▶ [AIM OF THE TASK]: Give the part of the listing that opens with the line containing "In what is pictured" and closes with the line containing "2.06 meters" as a JSON list of strings, one string per line, with blank lines left out. Leave the pictures out of the answer.

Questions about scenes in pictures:
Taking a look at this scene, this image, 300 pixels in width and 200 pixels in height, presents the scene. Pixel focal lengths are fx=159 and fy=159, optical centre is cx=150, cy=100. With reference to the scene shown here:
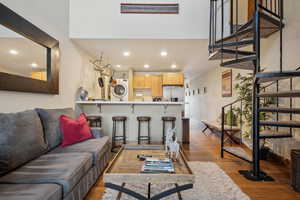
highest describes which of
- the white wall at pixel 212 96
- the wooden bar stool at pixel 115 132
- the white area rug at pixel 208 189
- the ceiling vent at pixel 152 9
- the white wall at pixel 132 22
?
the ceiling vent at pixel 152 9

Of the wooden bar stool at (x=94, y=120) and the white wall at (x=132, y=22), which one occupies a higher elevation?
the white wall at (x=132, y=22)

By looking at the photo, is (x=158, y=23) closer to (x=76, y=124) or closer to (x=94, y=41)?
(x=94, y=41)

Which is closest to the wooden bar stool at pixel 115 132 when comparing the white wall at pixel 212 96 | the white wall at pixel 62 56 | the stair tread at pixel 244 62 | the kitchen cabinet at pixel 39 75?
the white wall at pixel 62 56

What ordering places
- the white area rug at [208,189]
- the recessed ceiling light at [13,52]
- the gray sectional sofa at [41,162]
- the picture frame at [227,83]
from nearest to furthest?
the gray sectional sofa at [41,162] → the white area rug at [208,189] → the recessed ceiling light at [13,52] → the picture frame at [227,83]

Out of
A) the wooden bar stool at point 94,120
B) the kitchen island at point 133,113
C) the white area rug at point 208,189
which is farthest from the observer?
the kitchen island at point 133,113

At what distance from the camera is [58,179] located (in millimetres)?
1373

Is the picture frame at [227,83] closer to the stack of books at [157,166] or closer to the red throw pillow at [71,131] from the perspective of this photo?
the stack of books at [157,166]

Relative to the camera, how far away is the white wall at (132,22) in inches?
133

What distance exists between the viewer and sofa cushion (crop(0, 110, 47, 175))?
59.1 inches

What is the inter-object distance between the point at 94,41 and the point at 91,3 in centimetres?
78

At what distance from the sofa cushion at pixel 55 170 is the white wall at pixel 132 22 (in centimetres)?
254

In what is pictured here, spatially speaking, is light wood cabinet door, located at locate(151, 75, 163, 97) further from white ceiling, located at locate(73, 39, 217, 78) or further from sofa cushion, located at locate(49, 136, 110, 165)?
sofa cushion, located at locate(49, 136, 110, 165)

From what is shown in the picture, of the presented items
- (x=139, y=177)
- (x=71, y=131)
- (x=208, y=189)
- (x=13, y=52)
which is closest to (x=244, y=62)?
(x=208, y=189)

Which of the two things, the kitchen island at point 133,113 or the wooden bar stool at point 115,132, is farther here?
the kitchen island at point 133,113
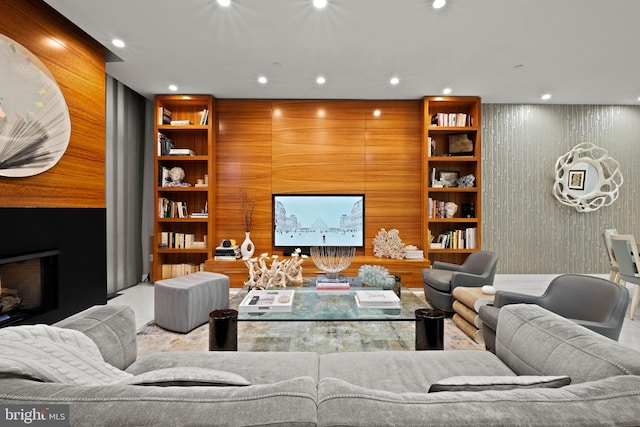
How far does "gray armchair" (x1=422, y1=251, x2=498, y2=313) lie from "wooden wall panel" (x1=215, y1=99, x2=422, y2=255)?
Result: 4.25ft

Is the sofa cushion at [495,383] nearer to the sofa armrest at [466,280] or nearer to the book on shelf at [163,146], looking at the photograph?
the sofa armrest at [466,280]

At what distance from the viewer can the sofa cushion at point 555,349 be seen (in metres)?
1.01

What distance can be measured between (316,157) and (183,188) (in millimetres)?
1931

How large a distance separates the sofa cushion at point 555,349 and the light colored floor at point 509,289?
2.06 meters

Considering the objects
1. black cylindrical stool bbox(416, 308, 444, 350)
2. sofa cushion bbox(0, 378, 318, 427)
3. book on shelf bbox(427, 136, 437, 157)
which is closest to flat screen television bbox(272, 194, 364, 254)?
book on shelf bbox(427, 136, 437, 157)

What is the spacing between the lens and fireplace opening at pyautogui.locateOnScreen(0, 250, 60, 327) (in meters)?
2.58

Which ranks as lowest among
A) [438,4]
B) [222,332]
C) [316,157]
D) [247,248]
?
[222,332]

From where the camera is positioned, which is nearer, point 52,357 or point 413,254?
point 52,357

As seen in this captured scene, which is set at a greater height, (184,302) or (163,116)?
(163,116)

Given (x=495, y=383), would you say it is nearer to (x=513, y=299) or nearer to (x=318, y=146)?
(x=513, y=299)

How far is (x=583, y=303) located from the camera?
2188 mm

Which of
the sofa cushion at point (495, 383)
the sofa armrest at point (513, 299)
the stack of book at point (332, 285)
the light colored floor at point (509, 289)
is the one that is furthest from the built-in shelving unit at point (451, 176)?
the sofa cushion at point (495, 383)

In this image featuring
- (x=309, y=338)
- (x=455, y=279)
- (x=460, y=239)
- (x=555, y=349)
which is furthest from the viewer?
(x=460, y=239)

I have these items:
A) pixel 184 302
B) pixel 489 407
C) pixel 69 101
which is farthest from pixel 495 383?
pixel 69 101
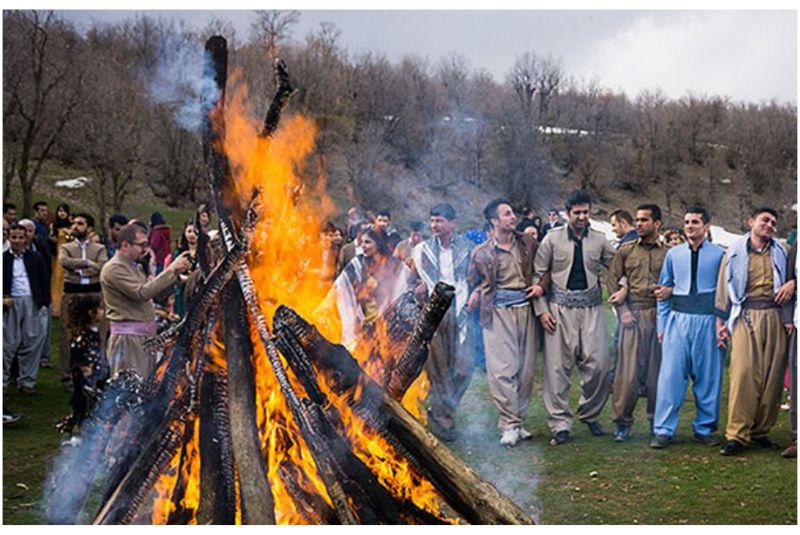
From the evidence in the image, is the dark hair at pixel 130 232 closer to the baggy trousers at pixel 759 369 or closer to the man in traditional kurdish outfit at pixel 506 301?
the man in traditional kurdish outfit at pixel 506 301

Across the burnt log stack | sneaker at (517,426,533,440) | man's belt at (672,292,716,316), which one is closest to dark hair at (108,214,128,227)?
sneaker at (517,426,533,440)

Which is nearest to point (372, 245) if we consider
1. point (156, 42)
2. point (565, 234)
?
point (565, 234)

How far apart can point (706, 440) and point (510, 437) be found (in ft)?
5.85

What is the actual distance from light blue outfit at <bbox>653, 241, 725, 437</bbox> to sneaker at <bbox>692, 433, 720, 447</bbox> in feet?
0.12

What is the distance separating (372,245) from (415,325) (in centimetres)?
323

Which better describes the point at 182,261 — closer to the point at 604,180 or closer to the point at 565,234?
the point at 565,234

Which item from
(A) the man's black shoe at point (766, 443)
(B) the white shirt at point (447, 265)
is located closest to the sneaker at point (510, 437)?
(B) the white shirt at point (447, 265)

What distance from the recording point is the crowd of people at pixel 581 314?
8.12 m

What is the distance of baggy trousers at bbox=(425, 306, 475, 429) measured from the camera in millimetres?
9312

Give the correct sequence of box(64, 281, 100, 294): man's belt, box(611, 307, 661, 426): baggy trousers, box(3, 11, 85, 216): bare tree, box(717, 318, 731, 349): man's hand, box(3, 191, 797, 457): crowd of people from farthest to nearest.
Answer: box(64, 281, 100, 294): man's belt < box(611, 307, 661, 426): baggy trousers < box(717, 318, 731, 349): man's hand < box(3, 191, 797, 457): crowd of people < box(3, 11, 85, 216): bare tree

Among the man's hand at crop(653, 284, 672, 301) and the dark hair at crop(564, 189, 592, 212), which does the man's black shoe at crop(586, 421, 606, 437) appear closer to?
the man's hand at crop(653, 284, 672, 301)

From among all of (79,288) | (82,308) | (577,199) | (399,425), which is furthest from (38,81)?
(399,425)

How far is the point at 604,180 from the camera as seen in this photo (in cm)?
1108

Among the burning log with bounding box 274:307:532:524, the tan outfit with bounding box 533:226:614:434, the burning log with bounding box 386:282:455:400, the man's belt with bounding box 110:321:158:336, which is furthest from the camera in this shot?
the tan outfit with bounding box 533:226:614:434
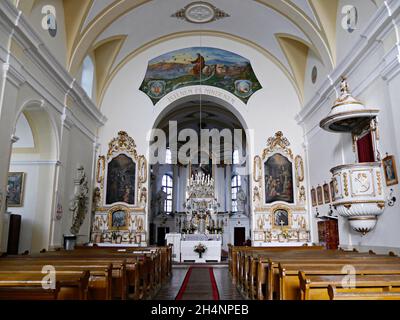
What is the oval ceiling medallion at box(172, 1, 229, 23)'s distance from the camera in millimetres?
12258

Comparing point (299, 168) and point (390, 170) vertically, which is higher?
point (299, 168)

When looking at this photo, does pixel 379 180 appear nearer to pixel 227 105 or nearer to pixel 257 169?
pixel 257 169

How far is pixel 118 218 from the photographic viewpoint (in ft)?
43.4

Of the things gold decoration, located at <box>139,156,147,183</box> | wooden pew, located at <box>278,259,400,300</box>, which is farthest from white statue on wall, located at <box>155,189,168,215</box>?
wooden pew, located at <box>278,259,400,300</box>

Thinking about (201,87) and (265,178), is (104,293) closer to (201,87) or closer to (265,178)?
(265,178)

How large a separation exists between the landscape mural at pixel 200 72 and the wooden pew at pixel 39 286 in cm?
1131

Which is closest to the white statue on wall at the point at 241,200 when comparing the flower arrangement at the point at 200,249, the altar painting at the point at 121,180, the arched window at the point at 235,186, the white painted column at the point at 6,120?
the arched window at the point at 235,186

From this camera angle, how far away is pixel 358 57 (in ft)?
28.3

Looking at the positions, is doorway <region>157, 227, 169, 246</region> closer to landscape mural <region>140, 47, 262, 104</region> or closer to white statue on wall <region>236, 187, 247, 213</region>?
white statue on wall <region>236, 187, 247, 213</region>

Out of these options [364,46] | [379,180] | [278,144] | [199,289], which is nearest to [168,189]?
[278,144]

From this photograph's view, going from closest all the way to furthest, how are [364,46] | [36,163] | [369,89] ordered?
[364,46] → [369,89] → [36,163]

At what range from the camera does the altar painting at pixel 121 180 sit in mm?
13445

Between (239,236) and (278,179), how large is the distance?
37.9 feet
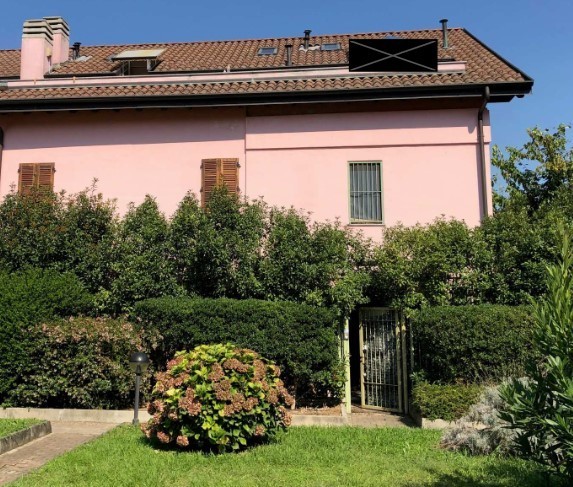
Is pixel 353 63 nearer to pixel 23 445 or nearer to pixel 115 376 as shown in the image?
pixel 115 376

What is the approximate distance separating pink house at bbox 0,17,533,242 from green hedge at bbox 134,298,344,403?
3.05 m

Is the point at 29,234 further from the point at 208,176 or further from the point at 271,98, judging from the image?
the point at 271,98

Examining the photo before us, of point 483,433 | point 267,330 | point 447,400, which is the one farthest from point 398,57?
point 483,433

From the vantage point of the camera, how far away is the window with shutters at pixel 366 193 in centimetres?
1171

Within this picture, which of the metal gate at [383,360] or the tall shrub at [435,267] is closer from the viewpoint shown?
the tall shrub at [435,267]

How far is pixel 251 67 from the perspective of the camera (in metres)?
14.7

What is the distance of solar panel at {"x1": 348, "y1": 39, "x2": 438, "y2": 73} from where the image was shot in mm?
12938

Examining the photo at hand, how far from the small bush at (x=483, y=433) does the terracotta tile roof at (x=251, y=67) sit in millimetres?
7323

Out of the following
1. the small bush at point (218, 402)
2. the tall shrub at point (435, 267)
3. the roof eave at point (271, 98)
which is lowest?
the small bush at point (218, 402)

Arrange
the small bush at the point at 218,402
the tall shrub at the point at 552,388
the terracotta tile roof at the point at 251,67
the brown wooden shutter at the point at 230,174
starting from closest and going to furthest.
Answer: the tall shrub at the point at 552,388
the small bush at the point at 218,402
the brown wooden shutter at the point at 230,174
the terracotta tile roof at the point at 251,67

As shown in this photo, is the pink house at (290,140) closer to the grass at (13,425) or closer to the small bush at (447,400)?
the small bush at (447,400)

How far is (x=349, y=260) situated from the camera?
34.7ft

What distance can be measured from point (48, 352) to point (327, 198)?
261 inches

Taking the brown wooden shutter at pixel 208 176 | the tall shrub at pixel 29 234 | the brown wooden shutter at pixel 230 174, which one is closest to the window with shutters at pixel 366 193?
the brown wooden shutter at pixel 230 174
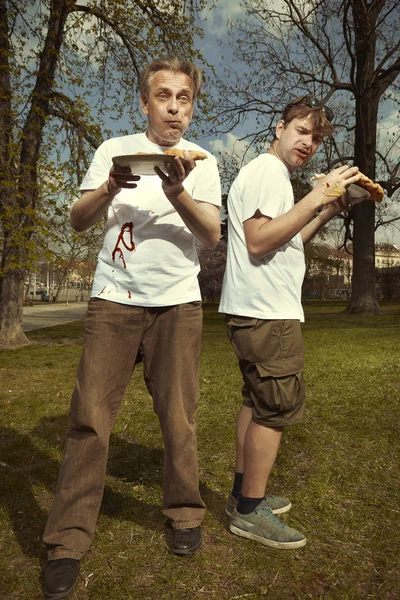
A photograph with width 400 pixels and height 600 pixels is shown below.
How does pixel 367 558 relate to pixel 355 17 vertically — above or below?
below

▶ [EXERCISE RESULT]:
[
  "In what is pictured here, spatially speaking, is light wood cabinet door, located at locate(151, 75, 163, 97) further from white ceiling, located at locate(73, 39, 217, 78) or further from sofa cushion, located at locate(49, 136, 110, 165)?",
  "sofa cushion, located at locate(49, 136, 110, 165)",
  "From what is shown in the picture, of the presented items",
  "- (x=139, y=177)",
  "- (x=71, y=131)",
  "- (x=208, y=189)",
  "- (x=13, y=52)",
  "which is closest to (x=244, y=62)?",
  "(x=208, y=189)",
  "Which of the two things, the kitchen island at point 133,113 or the wooden bar stool at point 115,132, is farther here?",
  "the kitchen island at point 133,113",
  "How far does \"gray armchair\" (x1=422, y1=251, x2=498, y2=313) lie from \"wooden wall panel\" (x1=215, y1=99, x2=422, y2=255)?",
  "Result: 4.25ft",
  "Is the sofa cushion at [495,383] nearer to the sofa armrest at [466,280] or nearer to the book on shelf at [163,146], looking at the photograph?",
  "the sofa armrest at [466,280]",
  "At what distance from the viewer can the sofa cushion at point 555,349 be seen (in metres)?",
  "1.01",
  "What distance can be measured between (316,157) and (183,188) (in millimetres)?",
  "1931",
  "How large a distance separates the sofa cushion at point 555,349 and the light colored floor at point 509,289?",
  "2.06 meters"
]